Namun, tekanan keuangan masyarakat Singapura tidak hanya datang dari faktor struktural. Joshua Lim, manajer kekayaan di PhillipCapital, menyebut konsumsi warga kini lebih bernuansa aspiratif.

“Kemewahan menjadi hal besar di sini. Mercedes adalah salah satu merek mobil terlaris. Orang-orang berusaha membangun citra dan gaya hidup tertentu,” ujarnya.

Padahal, harga mobil di Singapura terkenal selangit karena adanya sistem Certificate of Entitlement (COE). Izin memiliki kendaraan ini bisa menelan biaya lebih dari 100.000 dolar Singapura, bahkan terkadang lebih mahal daripada harga mobil itu sendiri.

Meski begitu, banyak warga tetap rela membayar demi menjaga gengsi.

“Bagi mereka yang benar-benar pemboros, atau yang memang tidak suka menabung, alasannya juga karena mereka membelanjakan uang yang bahkan belum mereka terima,” tambah Lim.

Jebakan Pay Later

Fenomena ini diperkuat oleh maraknya skema buy now, pay later (BNPL), yang memungkinkan masyarakat berbelanja tanpa harus memiliki dana tunai terlebih dahulu.
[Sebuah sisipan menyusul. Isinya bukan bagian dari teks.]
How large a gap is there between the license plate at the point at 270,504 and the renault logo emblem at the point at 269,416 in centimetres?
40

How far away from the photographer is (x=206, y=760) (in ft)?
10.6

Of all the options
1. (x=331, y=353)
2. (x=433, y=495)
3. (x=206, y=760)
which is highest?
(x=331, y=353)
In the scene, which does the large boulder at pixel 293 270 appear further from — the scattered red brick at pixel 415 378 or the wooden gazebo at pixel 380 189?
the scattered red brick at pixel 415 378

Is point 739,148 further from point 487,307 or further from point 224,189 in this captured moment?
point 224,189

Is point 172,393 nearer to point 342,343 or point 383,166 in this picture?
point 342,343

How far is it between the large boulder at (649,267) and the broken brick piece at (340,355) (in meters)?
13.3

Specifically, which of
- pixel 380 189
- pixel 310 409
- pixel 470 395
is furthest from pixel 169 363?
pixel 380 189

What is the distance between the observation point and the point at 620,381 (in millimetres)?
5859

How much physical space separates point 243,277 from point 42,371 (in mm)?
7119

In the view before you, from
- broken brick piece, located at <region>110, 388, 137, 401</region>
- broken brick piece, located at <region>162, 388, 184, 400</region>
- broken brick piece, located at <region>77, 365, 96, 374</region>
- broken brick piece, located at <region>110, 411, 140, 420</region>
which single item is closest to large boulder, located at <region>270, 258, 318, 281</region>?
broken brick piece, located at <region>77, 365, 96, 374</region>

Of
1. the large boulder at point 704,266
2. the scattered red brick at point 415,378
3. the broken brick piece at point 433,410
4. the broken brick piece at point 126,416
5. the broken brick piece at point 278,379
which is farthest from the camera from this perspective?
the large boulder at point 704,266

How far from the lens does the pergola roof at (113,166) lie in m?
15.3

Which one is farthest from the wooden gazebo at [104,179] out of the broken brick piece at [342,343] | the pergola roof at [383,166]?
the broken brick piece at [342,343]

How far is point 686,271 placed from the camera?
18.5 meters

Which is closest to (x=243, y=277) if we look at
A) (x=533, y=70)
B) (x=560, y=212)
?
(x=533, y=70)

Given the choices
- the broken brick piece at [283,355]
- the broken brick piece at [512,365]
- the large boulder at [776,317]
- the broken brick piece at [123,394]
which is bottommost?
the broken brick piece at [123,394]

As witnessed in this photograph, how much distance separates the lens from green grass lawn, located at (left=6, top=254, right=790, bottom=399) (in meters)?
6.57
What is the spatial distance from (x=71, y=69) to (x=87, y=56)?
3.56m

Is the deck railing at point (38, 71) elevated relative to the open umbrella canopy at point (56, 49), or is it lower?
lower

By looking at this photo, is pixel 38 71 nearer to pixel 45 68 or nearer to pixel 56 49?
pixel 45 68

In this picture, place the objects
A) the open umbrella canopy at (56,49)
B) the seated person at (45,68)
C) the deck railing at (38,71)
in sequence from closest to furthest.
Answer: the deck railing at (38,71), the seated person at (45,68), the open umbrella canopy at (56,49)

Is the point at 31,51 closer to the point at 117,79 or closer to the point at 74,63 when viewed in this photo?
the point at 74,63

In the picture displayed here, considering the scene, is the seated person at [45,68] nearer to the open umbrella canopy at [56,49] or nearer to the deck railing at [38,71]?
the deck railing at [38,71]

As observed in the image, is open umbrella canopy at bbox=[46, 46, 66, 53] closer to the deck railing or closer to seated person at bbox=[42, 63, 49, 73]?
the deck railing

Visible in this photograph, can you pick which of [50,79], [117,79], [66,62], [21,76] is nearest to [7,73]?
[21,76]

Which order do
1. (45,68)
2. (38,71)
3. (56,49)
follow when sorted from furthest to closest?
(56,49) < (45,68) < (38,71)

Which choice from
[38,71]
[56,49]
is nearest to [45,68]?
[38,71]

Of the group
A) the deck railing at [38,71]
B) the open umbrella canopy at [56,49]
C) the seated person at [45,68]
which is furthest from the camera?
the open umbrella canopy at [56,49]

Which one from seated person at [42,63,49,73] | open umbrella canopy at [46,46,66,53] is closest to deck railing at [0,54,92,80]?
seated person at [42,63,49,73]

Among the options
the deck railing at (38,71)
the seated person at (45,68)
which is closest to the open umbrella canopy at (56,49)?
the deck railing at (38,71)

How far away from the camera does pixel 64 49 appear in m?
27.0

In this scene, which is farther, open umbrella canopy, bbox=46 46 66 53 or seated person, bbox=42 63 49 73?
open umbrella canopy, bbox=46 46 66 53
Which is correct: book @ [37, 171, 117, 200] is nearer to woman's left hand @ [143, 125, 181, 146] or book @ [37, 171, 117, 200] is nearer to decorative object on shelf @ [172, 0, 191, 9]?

Bank sentral Singapura mencatat, transaksi BNPL mencapai sekitar 440 juta dolar Singapura pada 2021, hampir empat kali lipat dari tahun sebelumnya.

Firma riset IDC bahkan memperkirakan porsi BNPL dalam transaksi e-commerce akan meningkat dari 4 persen pada 2023 menjadi 6 persen pada 2028.

Lim menilai tren ini mencerminkan terbentuknya “masyarakat berutang”, di mana kepuasan instan dan keinginan tampil dengan gaya hidup tertentu lebih diutamakan dibanding prinsip kehati-hatian finansial generasi sebelumnya.

Kelas Menengah Paling Terdampak

Menariknya, kelompok yang paling terjepit bukanlah masyarakat berpenghasilan rendah, melainkan kelas menengah. Dari seluruh klien Lim, sekitar 60–70 persen berasal dari kelompok berpenghasilan menengah yang hidup dari gaji ke gaji dan mencari cara agar bisa menabung lebih banyak.

Sementara itu, kelompok berpenghasilan tinggi menyumbang sekitar 20 persen klien, dan kelompok berpenghasilan rendah hanya 10 persen.